The nature of IoT is the bridge of the physical and information world. In this paper, IoT devices are classified into three categories: sensor devices, processor devices, and actuator devices. Sensor devices correspond to device between the physical world and information world. Processor devices refer to the information world and information world. Actuator devices associate with the information world and physical world. According to the characteristics of IoT devices, we propose a device description framework in IoT to describe IoT devices, as shown in Figure 1.

Figure 1 illustrates multiple components of the device description framework. The arrows in Figure 1 refer to the relationship in device ontology. For example, the arrow “hasIdentification” means that device concept in device ontology has an attribute “Identification.” The details of each component are shown as follows:(1)Identification. It provides recognition of description information for IoT devices and is applied to describe the identity characteristics of IoT devices. A device can obtain a unique identification when it is associated with IoT.(2)Performance. It refers to the technical specifications, operating parameters, voltage, and so on. It is applied to describe some characteristics of IoT devices, such as computing power, storage ability, and energy efficiency.(3)Function: it identifies the function description of devices and is an important basis of user queries and device discovery, including input, output, and profile.(4)State. It is applied to describe the devices’ state in IoT. The state of a device is generated from hardware devices which monitor this device in real-time. It relates to spatial-temporal characteristics of IoT devices.(5)Interface. It describes the interface and the communication between devices and networks, including access method. When a device is accessed to IoT, the device can obtain the interface information, such as Bluetooth and IP. It relates to the communication interface of IoT devices.(6)Working Condition. It indicates the surrounding environment for devices’ normal work, including temperature, humidity, operating voltage, and working current.

The state component above contains some dynamic characteristics, such as mobility, location, and other characteristics that embody the space, time, and environment characteristics of IoT devices.

4. Our Automatic Semantic Annotation Approach in IoT

4.1. The Process of Automatic Semantic Annotation

The semantic annotation of IoT devices’ information can be considered as the process that extracts special information from this piece of information and marks the information of IoT devices with semantic labels. It needs to address five issues as follows: (1) the representation and description of IoT devices’ information, (2) the extraction of key information, (3) the selection of semantic labels, (4) the generating of device ontology, and (5) the expansion of device ontology. The process of automatic semantic annotation in IoT is shown in Figure 2.
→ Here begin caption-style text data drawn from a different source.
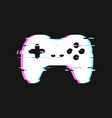 glitched icon of gamepad vector image vector image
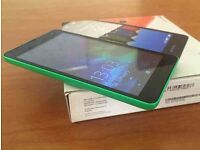 Nokia 535 green unlocked! Excellent condition, boxed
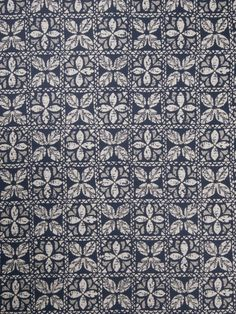 Huge savings on Fabricut fabric. Free shipping! Find thousands of patterns. Strictly first quality. Sold by the yard. Item FC-0179604.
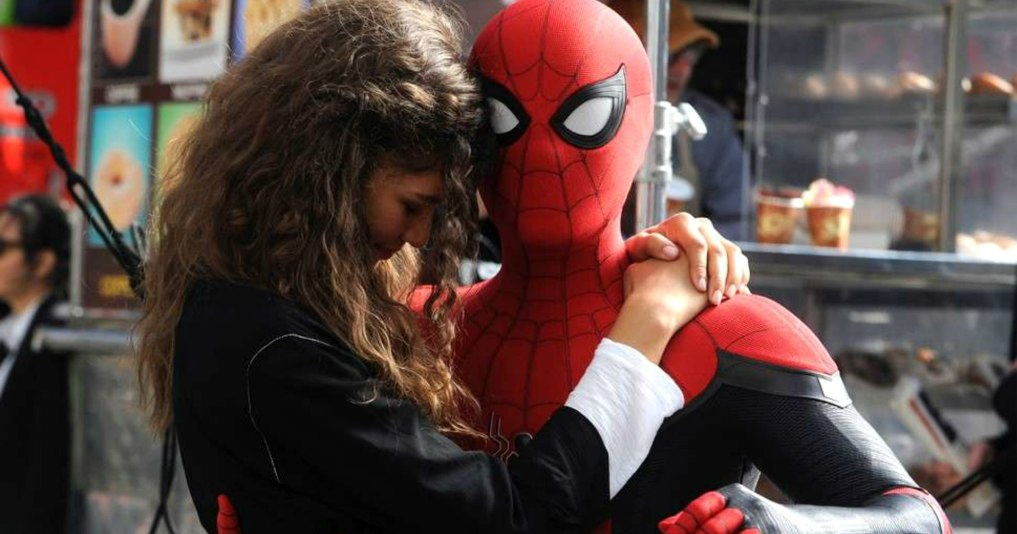 Spider-Man: Far From Home (2019) Jon Watts - Movie Review - Image 10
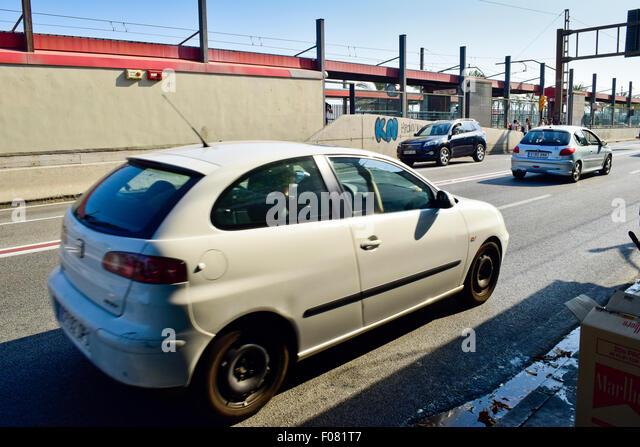 Avis Car Hire Mahon Airport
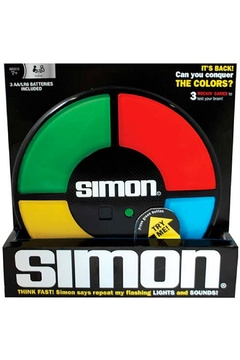 Shoptiques Product: Simon Says Game
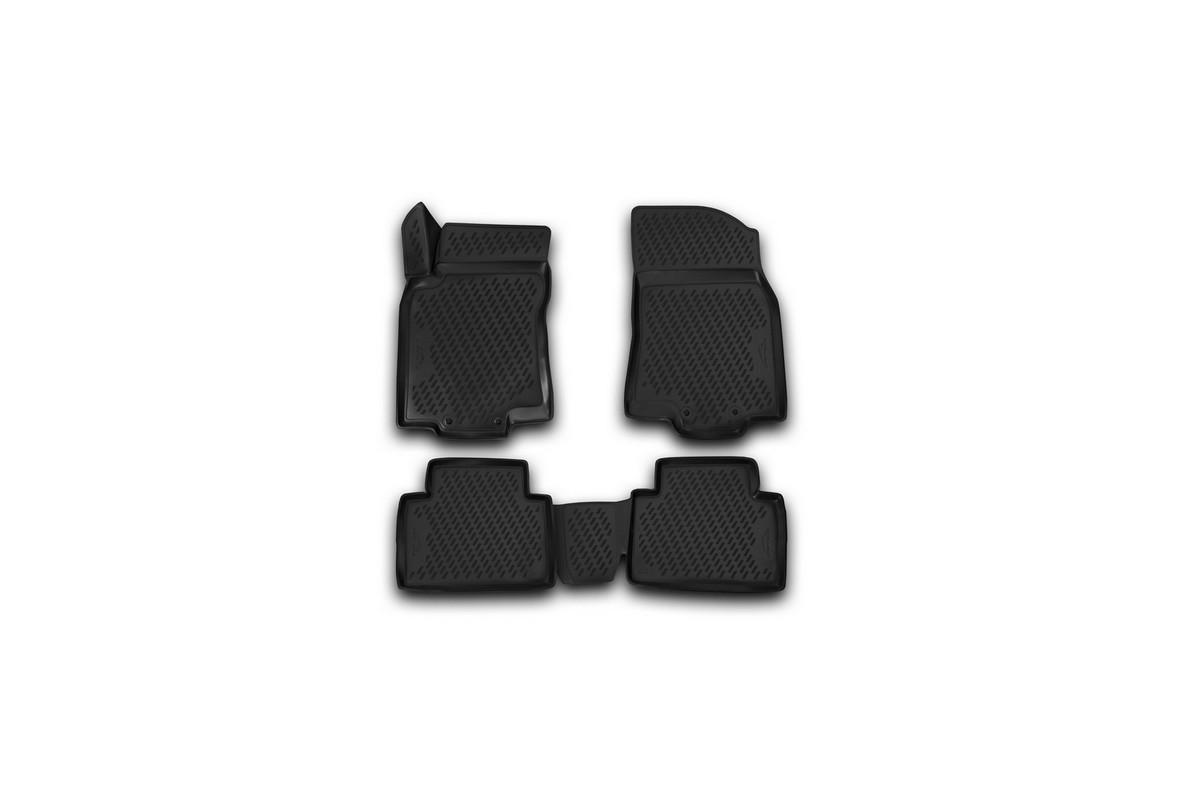 Набор автомобильных 3D-ковриков Novline-Autofamily для Nissan X-Trail, 2003-2015, в салон, 4 штCARNIS00059Набор Novline-Autofamily состоит из 4 ковриков, изготовленных из полиуретана.Основная функция ковров - защита салона автомобиля от загрязнения и влаги. Это достигается за счет высоких бортов, перемычки на тоннель заднего ряда сидений, элементов формы и текстуры, свойств материала, а также запатентованной технологией 3D-перемычки в зоне отдыха ноги водителя, что обеспечивает дополнительную защиту, сохраняя салон автомобиля в первозданном виде.Материал, из которого сделаны коврики, обладает антискользящими свойствами. Для фиксации ковров в салоне автомобиля в комплекте с ними используются специальные крепежи. Форма передней части водительского ковра, уходящая под педаль акселератора, исключает нештатное заедание педалей.Набор подходит для Nissan X-Trail 2003-2015 года выпуска.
The process of automatic semantic annotation in IoT consists of the following five steps:(1)Preprocessing. The text information of IoT devices, such as instructions, contains some information which users are not interested in, such as the specific internal structure, outline, and specific installation process. Thus, the text information should be filtered manually. Only the text information that describes devices’ function and some technical parameters remained. Each message in the filtered text information occupies a row. This step is shown in step (1) in Figure 2.(2)The Information Extraction of Devices’ Function. While the information about function is unformatted and disorganized texts, however, there are three types of IoT devices. Therefore, the goal of this step, shown as step (2) in Figure 2, is to divide devices’ information into two components: function description and nonfunction description. The two components are dealt with in different approaches.(3)The Information Classification of Devices’ Function. According to the description of step (2), devices need to be classified using devices’ function description. This is the scope of NLP. The purpose of this step, shown as step (3) in Figure 2, is to classify devices’ function description using text processing technologies.(4)Property Information Division. There are five properties in our device description framework. After the classification of function description in step (3), the information of other properties is dispersed in nonfunction description, shown as step (4) in Figure 2.(5)Information Integration and Semantic Label Selection. The aim of this step (shown as step (5) in Figure 2) is to integrate the results of step (3) and step (4), select the semantic labels for annotation, and obtain the result of automatic semantic annotation.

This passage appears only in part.